Le cavalier seul
Patrick Rambaud poursuit ses chroniques du règne de nos souverains. Après Nicolas
Le Teigneux et François Le Petit, le voici aux basques d’Emmanuel Le Magnifique.
Héros stendhalien, forcément, « le Prince était un adolescent d’autrefois », émancipé bien avant l’heure des goûts des galopins de son âge. A la façon Grand Siècle patinée de facétie qu’il manie en virtuose, l’alacrité féroce pour flamberge, le lauréat du Goncourt (La Bataille) triture sans égards la jeunesse et la conquête du pouvoir d’Emmanuel Macron. Dans un style impayable, l’ambitieux est pourfendu sans égards. En langage contemporain, cela donne ceci, dans une interview à L’Obs : « Macron possède comme les Jésuites ce goût de séduire, de dire aux gens ce qu’ils veulent entendre et de maquiller la fausseté par des grands discours. » Comme quoi, les réseaux sociaux n’ont pas le monopole de la cruauté. La préciosité pastichée de Rambaud fait plus que tous les égosillements du moment pour régler leur compte aux faux-semblants du pouvoir.

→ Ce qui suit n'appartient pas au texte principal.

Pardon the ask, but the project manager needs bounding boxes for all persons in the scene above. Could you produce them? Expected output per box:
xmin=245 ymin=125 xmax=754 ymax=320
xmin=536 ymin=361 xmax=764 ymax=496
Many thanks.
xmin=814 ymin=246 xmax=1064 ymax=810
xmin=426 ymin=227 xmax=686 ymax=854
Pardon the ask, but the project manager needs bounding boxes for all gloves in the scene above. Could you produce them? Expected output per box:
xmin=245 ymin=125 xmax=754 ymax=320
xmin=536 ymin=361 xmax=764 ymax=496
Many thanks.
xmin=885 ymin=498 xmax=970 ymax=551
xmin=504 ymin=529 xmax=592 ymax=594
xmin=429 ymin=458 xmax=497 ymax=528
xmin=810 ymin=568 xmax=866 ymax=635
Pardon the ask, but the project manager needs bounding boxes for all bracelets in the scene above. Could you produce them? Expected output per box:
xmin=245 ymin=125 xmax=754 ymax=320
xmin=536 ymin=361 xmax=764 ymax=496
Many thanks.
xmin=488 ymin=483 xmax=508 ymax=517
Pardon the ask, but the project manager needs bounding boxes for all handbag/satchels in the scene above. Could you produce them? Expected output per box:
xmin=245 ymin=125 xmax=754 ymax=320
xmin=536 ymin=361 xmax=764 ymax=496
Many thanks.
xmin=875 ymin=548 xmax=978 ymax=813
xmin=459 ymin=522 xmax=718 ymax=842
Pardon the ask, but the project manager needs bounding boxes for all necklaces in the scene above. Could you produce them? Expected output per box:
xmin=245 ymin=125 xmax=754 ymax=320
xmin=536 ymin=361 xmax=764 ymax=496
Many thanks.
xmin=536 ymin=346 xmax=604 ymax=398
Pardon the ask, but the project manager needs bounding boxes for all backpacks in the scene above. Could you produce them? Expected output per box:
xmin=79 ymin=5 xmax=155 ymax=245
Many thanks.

Et ce n’est pas fini. Comme pour Sarkozy, l’écrivain nous promet des suites. Car il l’avoue en conclusion, la solitude de Macron l’a un peu laissé sur sa faim.
« Comme pendant son enfance, il n’avait pas d’amis, seulement une poignée de fidèles, un troupeau de courtisans et une armée qu’il épuisait. » Heureusement pour Rambaud, les tempêtes ont fini par arriver. L’opus suivant, Le Temps des orages ,lui permettra, pense-t-il, d’épingler de nouvelles têtes.
« Hélas, pendant sa première année de règne, le Prince fut seul visible, on ne put rire des courbettes de ses courtisans. » Ce fut peut-être son plus grand malheur.
Emmanuel Le Magnifique, Grasset, 197 pages, 18 euros.